Segment Open

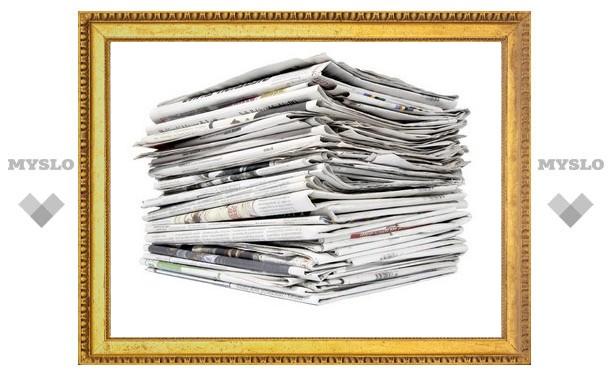 У коммунистов забрали тираж партийной газеты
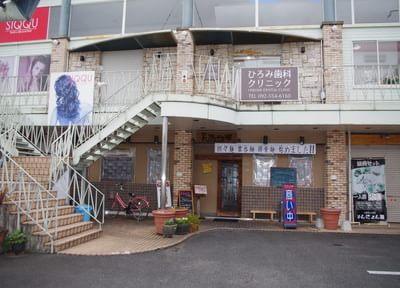ひろみ歯科クリニック7
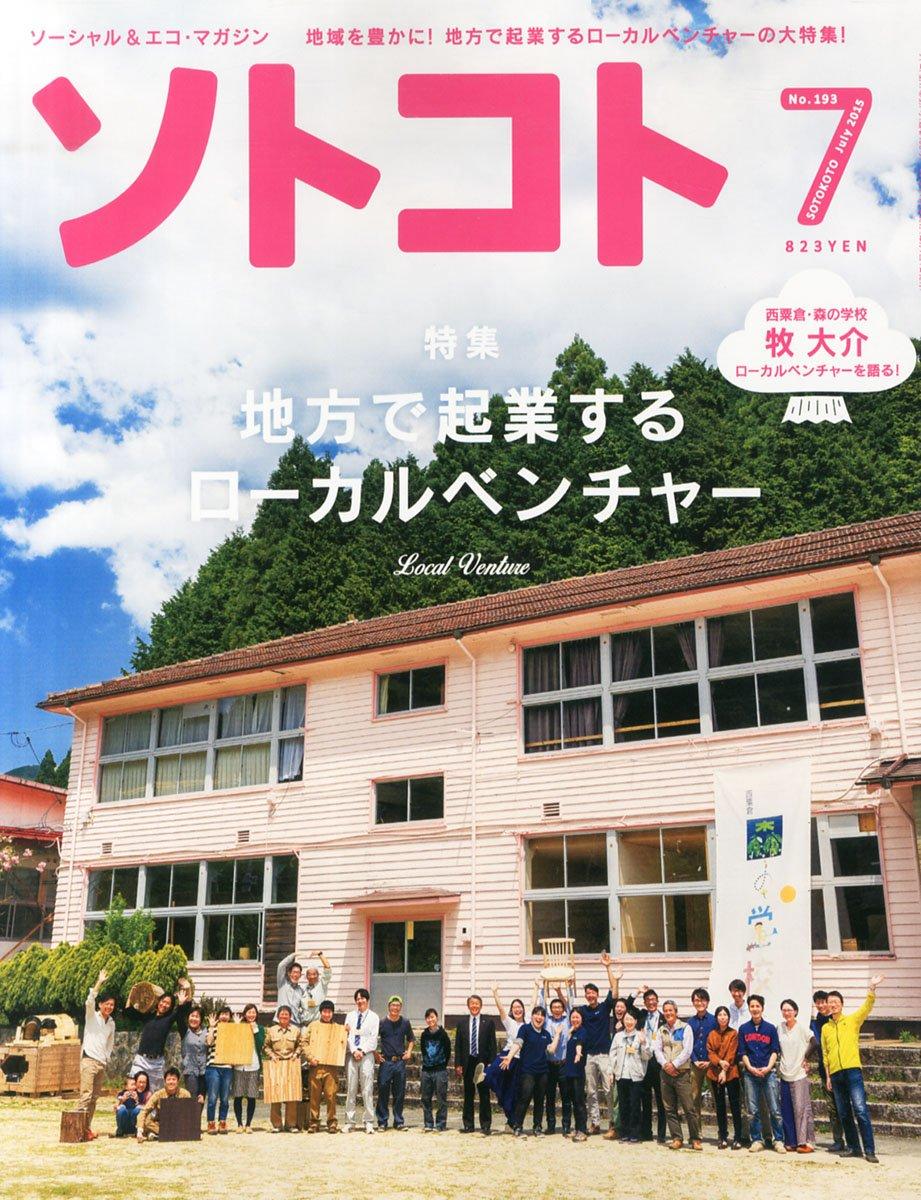 エコライフスタイル雑誌|ソトコト 2015年7月号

Segment Closed

Full copy, no pictures: write out each line of the data exactly as it stands.

**Answer to this exercise:**
 У коммунистов забрали тираж партийной газеты
ひろみ歯科クリニック7
 エコライフスタイル雑誌|ソトコト 2015年7月号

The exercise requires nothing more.